Resta però l’obiezione sia del committente che del primo vettore della parziale prescrizione della pretesa creditoria. Il Tribunale foggiano si richiama in questo caso all’art. 2951 Codice civile che, in materia di trasporto, prevede un termine di prescrizione breve di un anno, che decorre «dal giorno in cui è avvenuta o sarebbe dovuta avvenire la riconsegna della cosa al luogo di destinazione». La prescrizione breve è riconosciuta in modo incontrovertibile dalla Cassazione.

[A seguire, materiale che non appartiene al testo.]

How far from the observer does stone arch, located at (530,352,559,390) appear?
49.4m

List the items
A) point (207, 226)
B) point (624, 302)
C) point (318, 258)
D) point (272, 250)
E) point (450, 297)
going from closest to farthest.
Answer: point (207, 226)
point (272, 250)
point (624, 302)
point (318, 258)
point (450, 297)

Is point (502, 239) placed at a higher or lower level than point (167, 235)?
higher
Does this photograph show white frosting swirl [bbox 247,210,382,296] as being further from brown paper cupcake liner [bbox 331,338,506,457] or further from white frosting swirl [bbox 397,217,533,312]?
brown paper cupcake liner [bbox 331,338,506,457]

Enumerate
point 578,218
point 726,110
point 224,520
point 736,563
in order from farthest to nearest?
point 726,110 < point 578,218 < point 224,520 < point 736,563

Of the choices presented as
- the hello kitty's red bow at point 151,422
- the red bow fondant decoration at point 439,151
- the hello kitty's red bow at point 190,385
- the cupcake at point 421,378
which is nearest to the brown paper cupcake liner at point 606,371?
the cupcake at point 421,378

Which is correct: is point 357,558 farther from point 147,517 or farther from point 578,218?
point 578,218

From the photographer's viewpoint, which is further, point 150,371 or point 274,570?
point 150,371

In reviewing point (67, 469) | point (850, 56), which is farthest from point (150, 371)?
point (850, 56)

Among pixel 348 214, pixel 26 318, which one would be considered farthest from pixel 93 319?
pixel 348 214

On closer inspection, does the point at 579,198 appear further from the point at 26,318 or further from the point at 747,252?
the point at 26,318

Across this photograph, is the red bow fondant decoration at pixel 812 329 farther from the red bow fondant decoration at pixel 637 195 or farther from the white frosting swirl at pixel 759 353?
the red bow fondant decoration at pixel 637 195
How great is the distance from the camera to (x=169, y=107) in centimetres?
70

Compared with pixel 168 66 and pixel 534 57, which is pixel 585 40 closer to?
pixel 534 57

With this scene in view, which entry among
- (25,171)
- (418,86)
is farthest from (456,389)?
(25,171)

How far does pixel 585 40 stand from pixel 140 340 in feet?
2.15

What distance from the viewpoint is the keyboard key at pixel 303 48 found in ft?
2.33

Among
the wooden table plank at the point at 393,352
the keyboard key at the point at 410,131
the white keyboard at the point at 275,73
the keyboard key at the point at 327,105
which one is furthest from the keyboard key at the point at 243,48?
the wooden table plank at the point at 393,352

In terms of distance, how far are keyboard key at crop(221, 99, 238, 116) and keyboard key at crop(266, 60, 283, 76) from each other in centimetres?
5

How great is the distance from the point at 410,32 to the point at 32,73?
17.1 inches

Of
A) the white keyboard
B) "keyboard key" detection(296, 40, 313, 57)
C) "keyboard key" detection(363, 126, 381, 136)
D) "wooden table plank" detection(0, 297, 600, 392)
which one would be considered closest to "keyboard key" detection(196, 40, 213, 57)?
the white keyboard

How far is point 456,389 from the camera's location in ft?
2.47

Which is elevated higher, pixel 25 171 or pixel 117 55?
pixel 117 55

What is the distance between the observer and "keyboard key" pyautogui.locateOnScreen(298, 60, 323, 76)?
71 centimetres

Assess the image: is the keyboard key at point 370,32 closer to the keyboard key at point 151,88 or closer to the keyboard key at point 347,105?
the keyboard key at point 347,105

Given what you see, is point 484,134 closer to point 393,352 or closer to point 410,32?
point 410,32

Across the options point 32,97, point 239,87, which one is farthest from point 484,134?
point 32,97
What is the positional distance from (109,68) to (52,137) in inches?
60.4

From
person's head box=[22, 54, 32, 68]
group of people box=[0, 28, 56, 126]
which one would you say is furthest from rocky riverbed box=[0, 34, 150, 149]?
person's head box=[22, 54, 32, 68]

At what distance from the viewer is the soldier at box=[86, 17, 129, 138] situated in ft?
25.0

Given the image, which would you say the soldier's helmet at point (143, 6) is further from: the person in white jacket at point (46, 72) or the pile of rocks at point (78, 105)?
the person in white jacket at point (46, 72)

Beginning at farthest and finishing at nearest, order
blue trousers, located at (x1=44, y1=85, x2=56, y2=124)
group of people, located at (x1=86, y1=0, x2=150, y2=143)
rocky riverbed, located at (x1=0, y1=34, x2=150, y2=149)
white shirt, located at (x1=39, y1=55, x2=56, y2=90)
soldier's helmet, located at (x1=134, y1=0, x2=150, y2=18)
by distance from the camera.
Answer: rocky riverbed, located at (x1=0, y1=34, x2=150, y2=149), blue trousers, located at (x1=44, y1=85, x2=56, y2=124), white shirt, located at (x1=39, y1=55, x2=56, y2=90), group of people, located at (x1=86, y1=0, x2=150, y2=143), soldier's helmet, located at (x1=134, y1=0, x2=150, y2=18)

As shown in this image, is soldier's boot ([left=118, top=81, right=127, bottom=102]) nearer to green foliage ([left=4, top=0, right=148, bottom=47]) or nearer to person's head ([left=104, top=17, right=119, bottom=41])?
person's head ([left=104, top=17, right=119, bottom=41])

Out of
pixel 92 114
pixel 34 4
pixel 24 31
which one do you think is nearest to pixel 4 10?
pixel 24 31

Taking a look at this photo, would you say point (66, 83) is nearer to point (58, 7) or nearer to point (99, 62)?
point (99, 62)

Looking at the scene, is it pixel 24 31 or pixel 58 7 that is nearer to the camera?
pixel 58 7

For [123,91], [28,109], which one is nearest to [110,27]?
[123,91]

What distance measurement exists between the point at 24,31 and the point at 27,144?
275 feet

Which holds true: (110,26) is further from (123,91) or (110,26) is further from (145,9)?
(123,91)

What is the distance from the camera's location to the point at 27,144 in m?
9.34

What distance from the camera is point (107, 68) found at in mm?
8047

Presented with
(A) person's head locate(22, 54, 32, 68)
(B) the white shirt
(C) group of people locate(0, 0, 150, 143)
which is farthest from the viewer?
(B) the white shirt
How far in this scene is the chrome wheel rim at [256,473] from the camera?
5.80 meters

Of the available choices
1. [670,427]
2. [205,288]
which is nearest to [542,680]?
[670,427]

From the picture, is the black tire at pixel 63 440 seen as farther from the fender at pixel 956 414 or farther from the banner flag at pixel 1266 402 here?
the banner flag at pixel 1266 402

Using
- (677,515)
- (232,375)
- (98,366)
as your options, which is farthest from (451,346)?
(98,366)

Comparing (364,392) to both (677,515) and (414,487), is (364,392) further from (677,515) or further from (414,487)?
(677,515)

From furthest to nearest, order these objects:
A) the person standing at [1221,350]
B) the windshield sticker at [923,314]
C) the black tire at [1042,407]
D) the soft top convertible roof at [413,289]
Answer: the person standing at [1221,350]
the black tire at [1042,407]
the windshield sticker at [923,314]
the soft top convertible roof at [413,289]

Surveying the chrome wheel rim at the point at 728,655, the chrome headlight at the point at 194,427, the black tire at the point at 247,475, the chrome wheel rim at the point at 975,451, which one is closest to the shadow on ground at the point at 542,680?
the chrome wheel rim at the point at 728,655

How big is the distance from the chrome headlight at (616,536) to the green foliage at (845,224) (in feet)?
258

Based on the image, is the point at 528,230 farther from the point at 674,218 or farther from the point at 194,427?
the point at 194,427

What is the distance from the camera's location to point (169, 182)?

Ora, nella controversia in esame, il primo atto che interrompe la prescrizione è la diffida e messa in mora dell’avv.ta Bruni – difensore dell’azienda subvettrice – inviato al primo vettore il 20 ottobre 2015 (di cui è provata l’avvenuta ricezione). Poiché dunque è pacifica e non contestata la circostanza che la data di emissione delle fatture azionate coincide con quella di consegna della merce, soltanto il credito riportato nella fattura del 31 gennaio 2014 di quasi 200 euro risulta prescritto.
Viceversa,il credito della fattura del 31 agosto 2014 di quasi 9.000 euro non è ancora prescritto: infatti, anche se il documento contabile è stato emesso il 31 agosto, la scadenza ivi indicata è il 15 novembre 2014. Quindi solo da quel momento e non da quello di consegna della merce il termine annuale è iniziato a decorrere e risulta utilmente interrotto dalla diffida dell’ottobre 2015. Dice infatti ancora la Cassazione che “nel caso in cui il termine di adempimento dell’obbligazione sia stabilito, per esplicita volontà delle parti o per presunzione legale ex art. 1184 c.c. a favore del debitore, la prescrizione estintiva del diritto di credito comincia a decorrere solo dopo la scadenza del termine, in quanto precedentemente il creditore non può esigere la prestazione dovuta”. È un ragionamento che vale per tutti gli altri crediti richiesti dal subvettore che non risultano prescritti, guardando alle date di emissione e di scadenza delle stesse, nonché agli atti interruttivi posti in essere dal creditore.
Il primo vettore, infine, eccepiva di aver pagato quasi 27.000 euro al subvettore, ma questi importi non fanno parte delle fatture di cui è stato richiesto il pagamento.
LE CONSEGUENZE
In definitiva, in parziale accoglimento dell’opposizione, solo una delle fatture contestate non deve essere pagata in quanto caduta in prescrizione. Per questo il decreto ingiuntivo viene giustamente revocato, ma committente e primo vettore vengono comunque condannati, in solido fra loro, al pagamento in favore della società subvettrice di oltre 24.000 euro, con la maggiorazione degli interessi. A sua volta il primo vettore dovrà pagare al committente la somma che questi corrisponderà al subvettore, in esecuzione della sentenza.
Per le spese di lite, invece, un terzo di esse verrà compensato e 2/3 resteranno a carico delle opponenti. Infine, a causa dell’accoglimento della domanda di rivalsa del committente nei confronti del primo vettore, le spese di lite vanno poste interamente a carico di quest’ultimo.